WORK ORDER A
Can you sum up the commentary on the parable of the wicked tenants in two sentences?
WORK ORDER B
Can you write the next part of the commentary on the parable of the wicked tenants, picking up after its final sentence?

SELECTED PASSAGE

Similarly Jesus talks about a man turning his vineyard over to tenants – literally, farmers – in the King James Bible, husbandmen. Where have all these good words gone? I like a world with husbandmen in it. And where are the handmaidens? I ask myself. The word here is γεωργος (Georgos, which is Greek for ‘farmer’). Like a lot of names, George is derived from the Greek, so if you are called George, in Greek you are a farmer. In Jesus’ story, they were tenant farmers of some kind. And he sent members of his staff – literally, his slaves – one at a time to try to collect the rent, or a share of the produce instead, which certainly seems still to be the way that it works in the south of France even today. A friend of mine had a house there including a vineyard. He let the local cooperative manage the vineyard, in return for which they harvested the grapes and gave my friend a share in the wine produced. He took his rent in bottles.

Here, however, the parable is about wicked tenants who didn’t pay their rent and instead, eventually, when the owner sent his own son, the tenants, having kicked out his servants one by one when they called on the farmers to hand over the rent, actually killed the son. So what did the owner of the vineyard do? Obviously he evicted the wicked tenants and passed the vineyard over to other managers to manage.

Again, this is not an actual story about something that actually happened. It’s a parable and it’s very relevant to Easter. Jesus is forecasting what is going to happen, and the scribes and the chief priests, hearing him, get angry because they realise that what he is saying is directed against them, Jesus suggests that if they do behave like the wicked tenants then ‘the stone that the builders rejected has become the cornerstone’, and that stone will trip people up fatally, and it may fall on other people, with similar devastating consequences.

If they, the Pharisees and scribes, are builders, and if they reject a stone while they are building something, if they reject Jesus, then He will become a stumbling block for them, or even fall on them and obliterate them.

Entries drawn from a collection
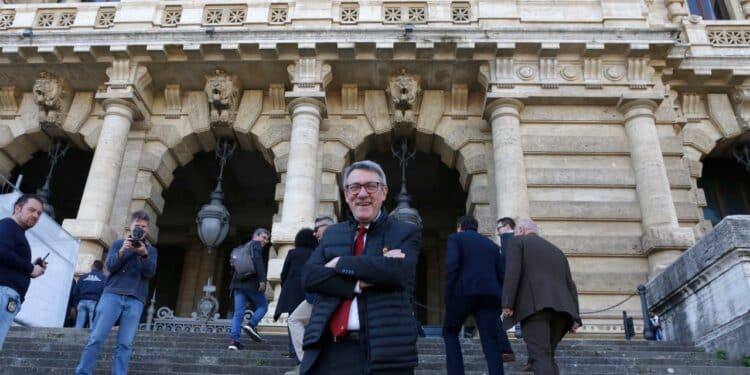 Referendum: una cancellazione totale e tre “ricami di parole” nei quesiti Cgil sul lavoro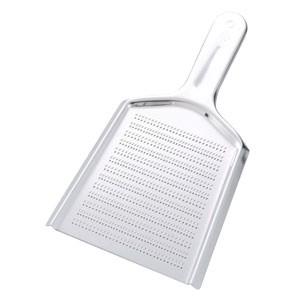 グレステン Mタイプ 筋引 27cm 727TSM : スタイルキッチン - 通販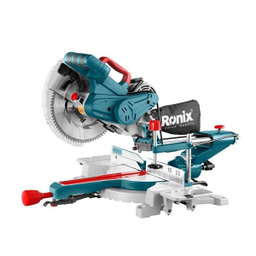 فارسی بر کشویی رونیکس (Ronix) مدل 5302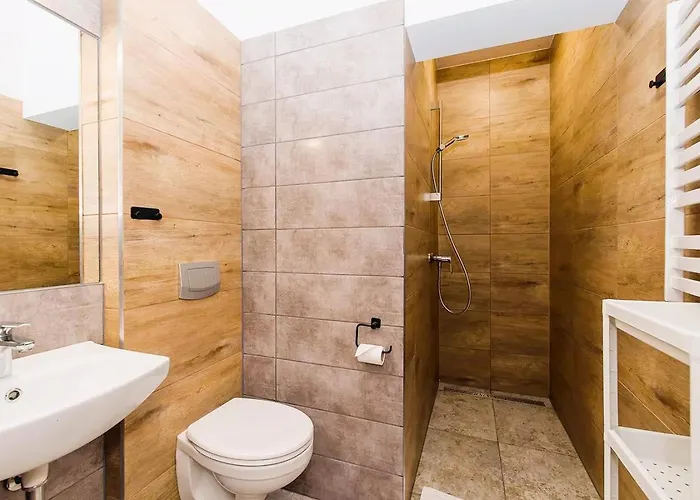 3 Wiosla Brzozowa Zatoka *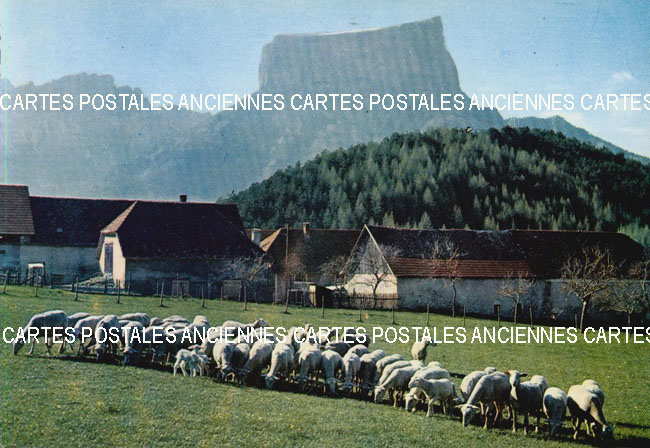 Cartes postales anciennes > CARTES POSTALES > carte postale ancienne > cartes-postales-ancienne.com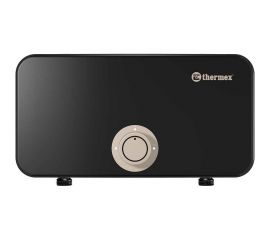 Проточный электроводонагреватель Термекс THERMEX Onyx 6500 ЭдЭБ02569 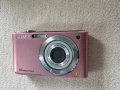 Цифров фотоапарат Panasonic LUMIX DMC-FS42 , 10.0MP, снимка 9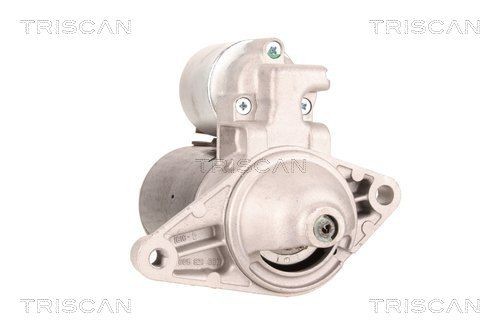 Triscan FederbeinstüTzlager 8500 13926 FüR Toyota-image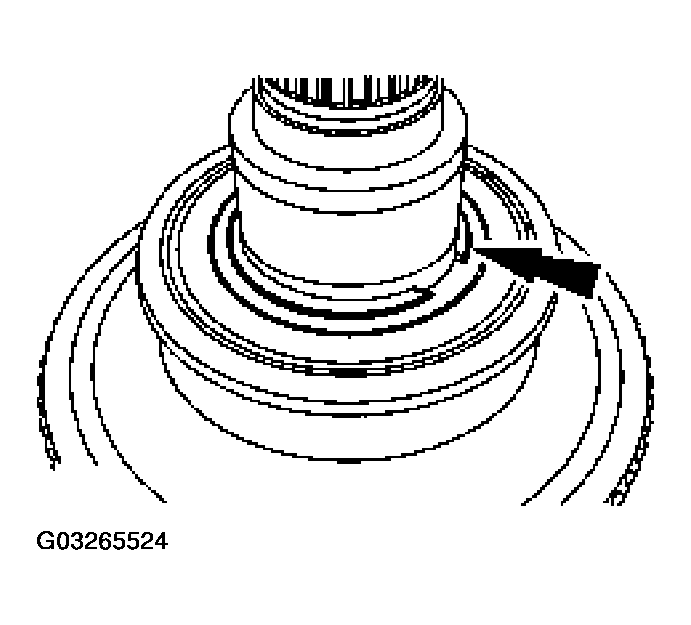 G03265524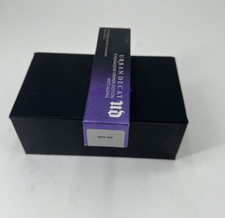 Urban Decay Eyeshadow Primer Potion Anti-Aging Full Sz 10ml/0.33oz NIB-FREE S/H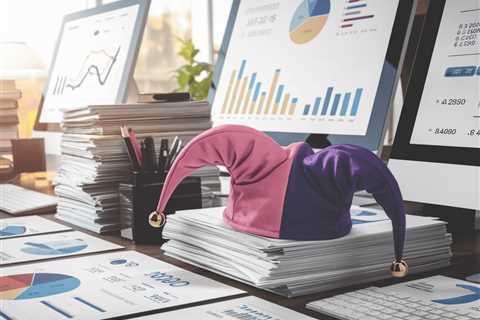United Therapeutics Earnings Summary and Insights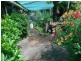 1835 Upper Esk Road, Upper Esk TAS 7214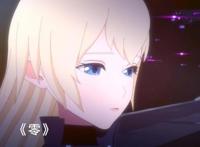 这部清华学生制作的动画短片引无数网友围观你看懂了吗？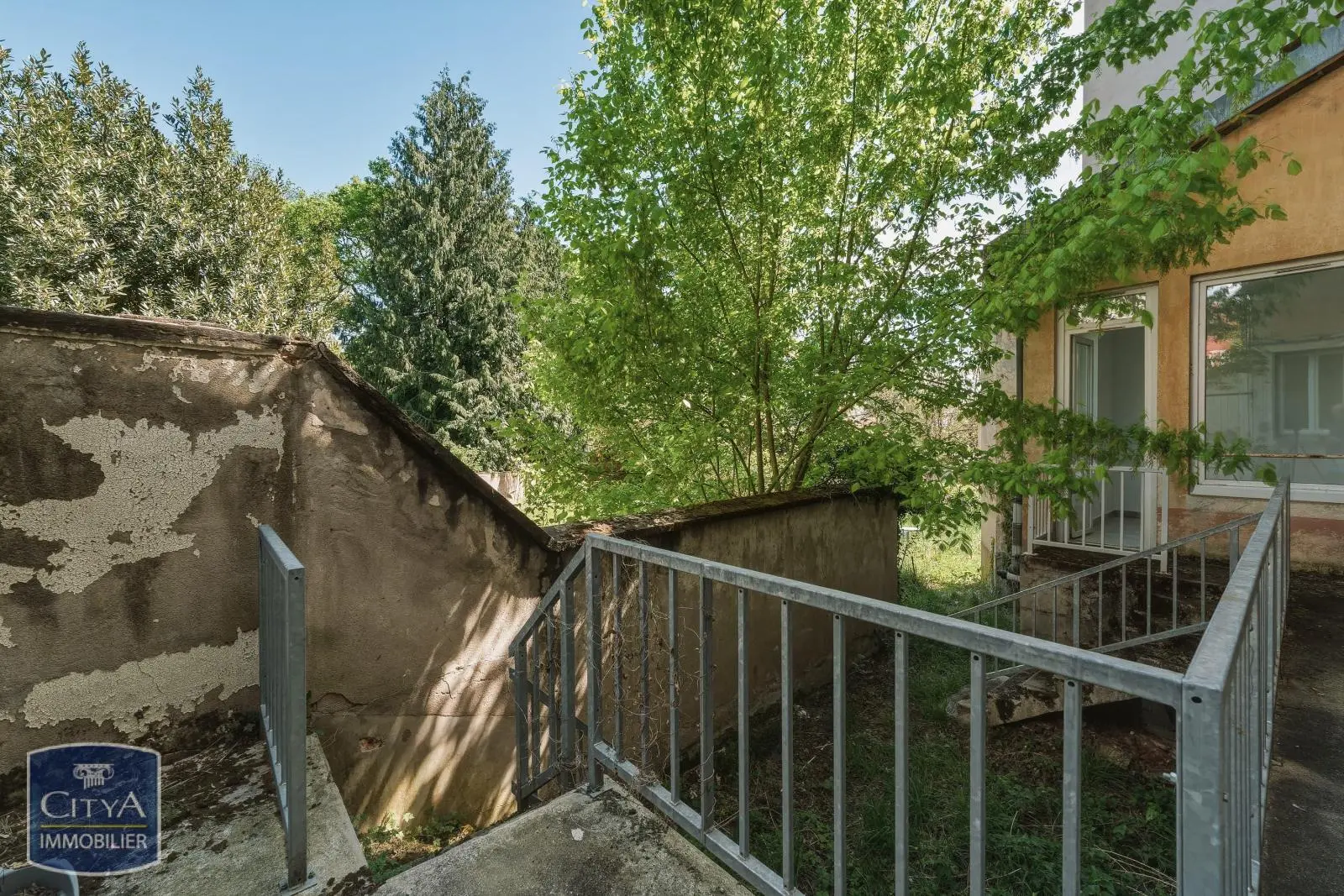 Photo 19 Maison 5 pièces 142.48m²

EXERCISE OUTPUT A
The commentary notes that the tenants in Jesus' parable are literally farmers, from the Greek word from which the name George derives, and compares paying rent with a share of the produce to a friend's vineyard in the south of France. It recounts how the wicked tenants kicked out the owner's servants and killed his son, and reads the parable as a warning to the scribes and chief priests that if they reject Jesus, he will become a stone that trips them or falls on them.

EXERCISE OUTPUT B
Ploughing up a vineyard. Fatal trips and falls. Being crushed by a massive boulder. I’m not sure whether, when we read these lessons in the Bible, even in the context of Lent and even as we look forward to the commemoration of the amazing events of the first Easter, even so, I’m not sure that these lessons really grab us in the way that some of the language used indicates that they are meant to.

Everyone who falls on that stone will be broken to pieces and it will crush anyone on whom it falls. And Isaiah’s friend’s vineyard producing ‘stinkers’ instead of the sweet juicy grapes that he might reasonably have expected and so getting dug up and bulldozed. These are two parables, two stories that are not meant to be taken literally, but which colourfully illustrate, dramatise, an idea or principle; and they have been chosen to be readings for Evensong today because they put you in mind of what we are going to commemorate at Easter.

Jesus is the son who is sent to the vineyard, the vineyard being the human race, the only son, who gets rejected and killed by the people who are looking after his father’s property, the vineyard, the world that his father has created. The Israelites, the Jews, were the bad tenants who threw out the only son and killed him; or rather, they would be, because Jesus is telling the story before he gets crucified.

But so what? Look, there are only 43 of us here – although that’s a really good turn-out: there are only a few thousand, perhaps, in Evensong services all over the UK. Most people couldn’t care less. Most people are snoozing after Sunday lunch or maybe having a nice walk in the park.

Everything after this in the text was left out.